The Wall Street Journal, Fannie, Freddie Spend $640,000 on Conference: Fannie Mae and Freddie Mac spent more than $640,000 this fall to send 100 employees to a Chicago mortgage-industry conference and to host events there.

The Seattle Post-Intelligencer, Machinists reach tentative deal with Boeing: In exchange for dropping their complaint against Boeing with the National Labor Relations Board, the International Association of Machinists union won a generous new contract from aerospace manufacturer yesterday. Under the agreement Boeing is allowed to keep 787 production at its new South Carolina plant.

The Los Angeles Times, Jerry Brown to pitch tax plan to voters: Gov. Jerry Brown is expected to announce a $7 billion dollar tax hike on the rich soon. The plan calls for: an extra 1% tax on individual income above $250,000 a year, individuals making between $300,000 and $500,000 would be taxed an additional 1.5%, And those making more than $500,000 would see an additional 2% hike.
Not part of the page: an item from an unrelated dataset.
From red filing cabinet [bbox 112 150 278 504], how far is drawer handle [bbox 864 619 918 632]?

Brown also wants to increase the state sales tax by half a cent.

The New York Times, Early Results in Egypt Show a Mandate for Islamists: Early election results show that the party formed by the Muslim Brotherhood, Egypt’s mainstream Islamist group, will take about 40% of the put in Egypt’s first Parliament since the ouster of Hosni Mubarak. The ultraconservative Islamists Salafis also did well, guaranteeing a decisive Islamist majority.

Campaign 2012

Romney: The Washington Examiner’s Phil Klein flags a new Congressional Research Service report, prepared in response to a request by Sen. Tom Coburn, R-Okla., detailing why Romney’s promise to “grant a waiver on day one ” repealing Obamacare will be impossible to implement: “Even if a Romney HHS appointment were confirmed at a lightning pace, the actual language in the health care law pertaining to state waivers is quite limiting. Romney says he would grant a waiver to all 50 states, but the law specifies that the state itself has to apply for a waiver. Can we expect liberal states to apply?”
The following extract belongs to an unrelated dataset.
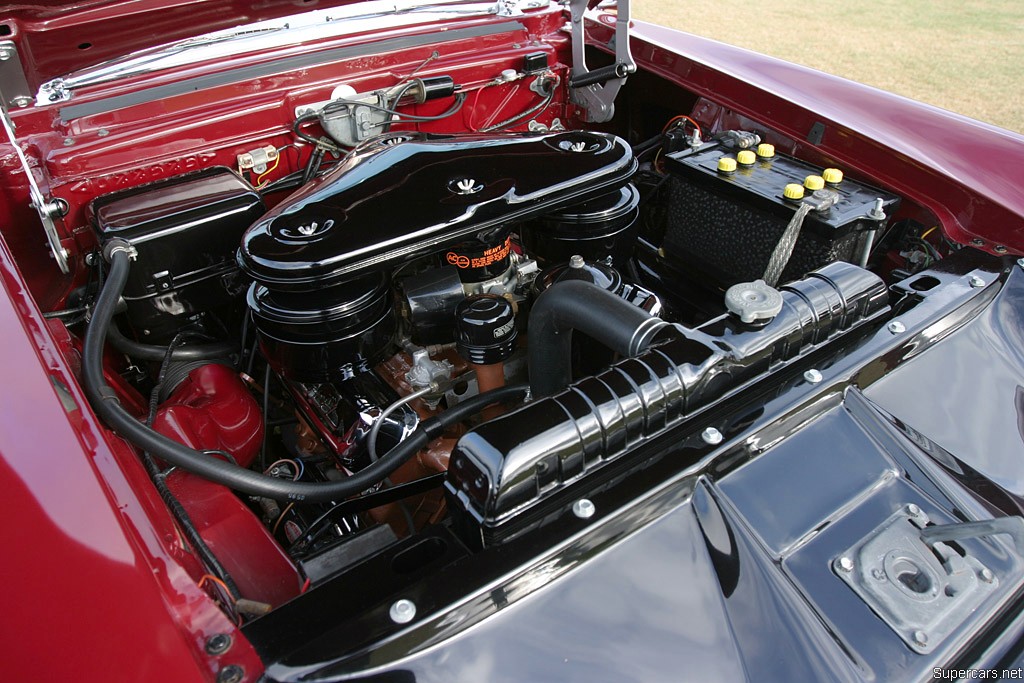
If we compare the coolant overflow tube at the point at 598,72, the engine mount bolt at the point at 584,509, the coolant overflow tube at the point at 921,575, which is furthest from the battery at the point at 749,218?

Huntsman: The Washington Examiner‘s Tim Carney looks at Jon Huntsman plan to end big-bank bailouts: “Huntsman lags badly in the polls, and he’ll never match the frontrunners in fundraising. But his conservative distrust of the banks is spreading.”

Bloomberg: Sounding an awful lot like someone who was contemplating a third-party presidential run, New York Mayor Mike Bloomberg told a packed house at MIT Tuesday, “I have my own army in the NYPD, which is the seventh biggest army in the world. I have my own State Department, much to Foggy Bottom’s annoyance. We have the United Nations in New York, and so we have an entree into the diplomatic world that Washington does not have.”

Campaign 2013

VA GOV: Virginia Attorney General Ken Cuccinelli is expected to announce his intention to run for governor in 2013 sometime next week, according to The Washington Post.

Righty Playbook

The Corner‘s Jim Geraghty puts together “a slew of ideas and comments that… probably would not be helpful if one were hoping to win the votes of conservative Republicans in a GOP presidential primary.”
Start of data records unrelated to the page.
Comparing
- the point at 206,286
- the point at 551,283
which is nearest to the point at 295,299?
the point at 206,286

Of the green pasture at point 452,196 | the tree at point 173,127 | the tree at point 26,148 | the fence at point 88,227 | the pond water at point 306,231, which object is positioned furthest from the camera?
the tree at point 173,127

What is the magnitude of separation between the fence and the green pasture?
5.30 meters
The Weekly Standard‘s Mark Hemingway notes that the Obama administration has sealed all court records pertaining to the murder of Border Patrol agent Brian Terry who was killed with a gun connected to the Obama administration’s Fast and Furious gunrunning program.

The Enterprise Blog‘s Desmond Lachman explains why the six central bank bailout will not solve the impending European financial crisis: “If we should have learnt anything from Greece’s experience over the past two years, it is that severe fiscal austerity in a Euro straightjacket, which precludes exchange devaluation to promote exports, is a sure recipe for a deep recession.”

Lefty Playbook

Talking Points Memo reports that Occupy DC plans to protest a Democratic Congressional Campaign Committee fundraiser where the cheapest ticket is $5,000.

Many liberal bloggers, like Charles Pierce, are attacking The Washington Post’s Ruth Marcus for her scolding of high school anti-Sam Brownback tweeter Emma Sullivan. “The whole Mommy Knows Best section there at the end would be an embarrassment to the middle-school parents listserv.”

Mother Jones‘ Adam Serwer warns that the detention provisions in the latest Defense Department appropriations bill could someday land you in Gitmo.